La premessa di U are the Universe non può essere più catastrofica: in un futuro in cui lo spazio è all’inizio di un processo di colonizzazione, un conflitto fa letteralmente esplodere il pianeta Terra. Andriy, alla guida di quello che la produzione del film descrive come un “camion spaziale”, un’astronave adibita al trasporto con il solo conducente a bordo, si ritrova improvvisamente ad essere l’ultimo essere umano in vita, almeno così pare inizialmente. Ad accompagnare questo personaggio è Max, un’intelligenza artificiale di bordo, dal design che ricorderà ai più grandi appassionati del cinema fantascientifico il computer GERTY dal film Moon del 2009 – con il quale il film di Ostrikov condivide molte similitudini estetiche o di trama.

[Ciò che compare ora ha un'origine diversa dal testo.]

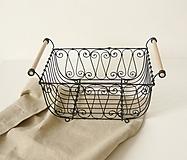 Košíky - Košík s drevenými rúčkami - 10470439_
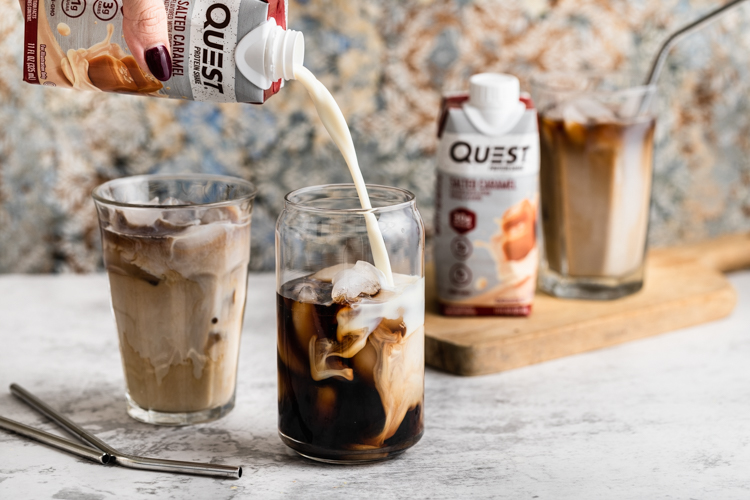 You Can Whip Up This Salted Caramel Cold Brew Recipe in Less Than Five Minutes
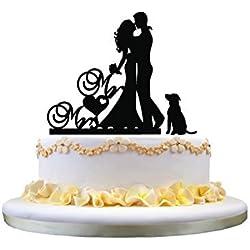 Sombra Mr & Mrs abrazados con perro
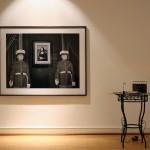 """LA MÈRE PERDUEInstallation – Room #1 """"Lieux et protagonistes"""", (object, print)"""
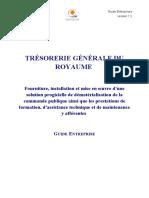 TGR_-_Guide_Entreprise_V_1-2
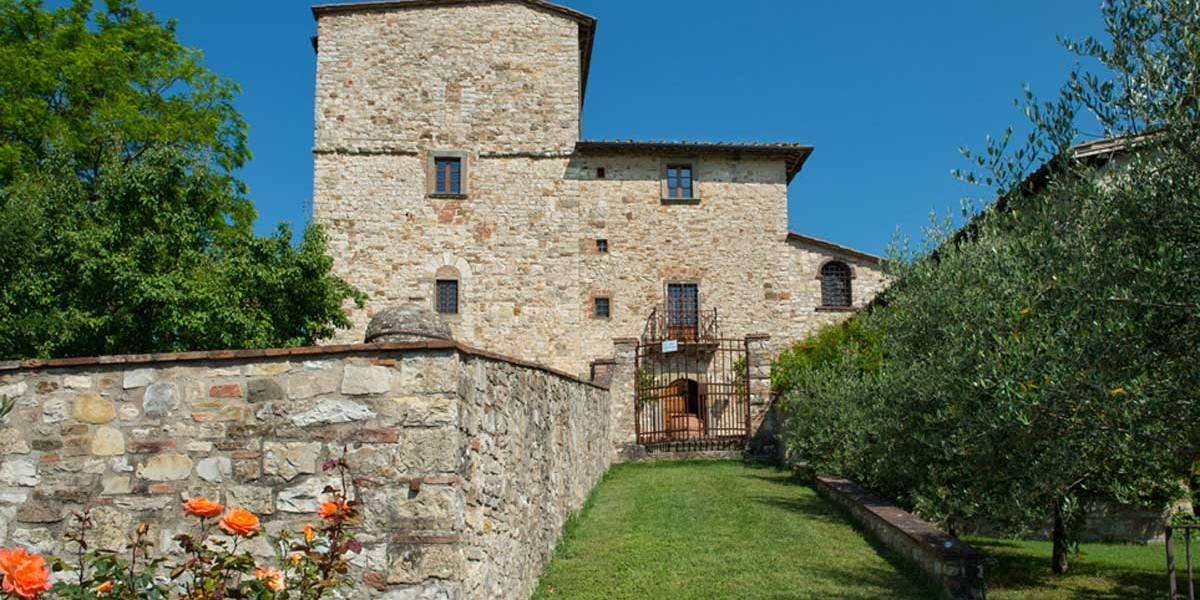Antiga casa de Michelangelo está à venda na Toscana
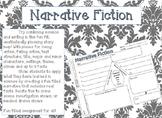 Narrative Fiction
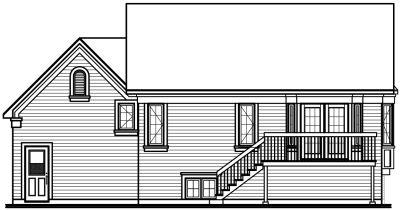 Rear Elevation Plan: 5-613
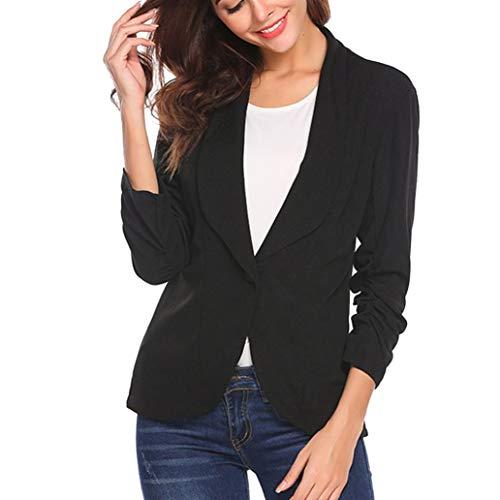 Fashion Elegant Slim Suit Coat for Women Style Three Quarter Sleeve Blazer Black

U are the Universe ha le premesse per essere un film interessante – e ne ha anche le capacità tecniche, dato che gli effetti speciali, sviluppati da un’azienda ucraina, rivaleggiano con gli equivalenti hollywoodiani – ma che condivide i diffetti che spesso hanno le produzioni fatnascientifiche di paesi europei. Spesso, anziché creare un proprio linguaggio visivo o tecnico, il cinema fantascientifico guarda allo scenario anglofono e tenta di imitarlo, e così fa largamente anche U are the Universe. Certo, gli studios hollywoodiani difficilmente avrebbero scelto di approvare un soggetto che parte da una premessa talmente oscura come il film di Ostrikov, ma è difficile non percepire nel senso più estetico del film, nel design della navicella o nelle scelte di rappresentazione una costante derivazione.
Nonostante questa lacuna, il lungometraggio compie alcune scelte coraggiose, che rendono il film un’opera che coniuga in modo stranamente armonioso un senso di satira, di disperazione ma anche romanticità.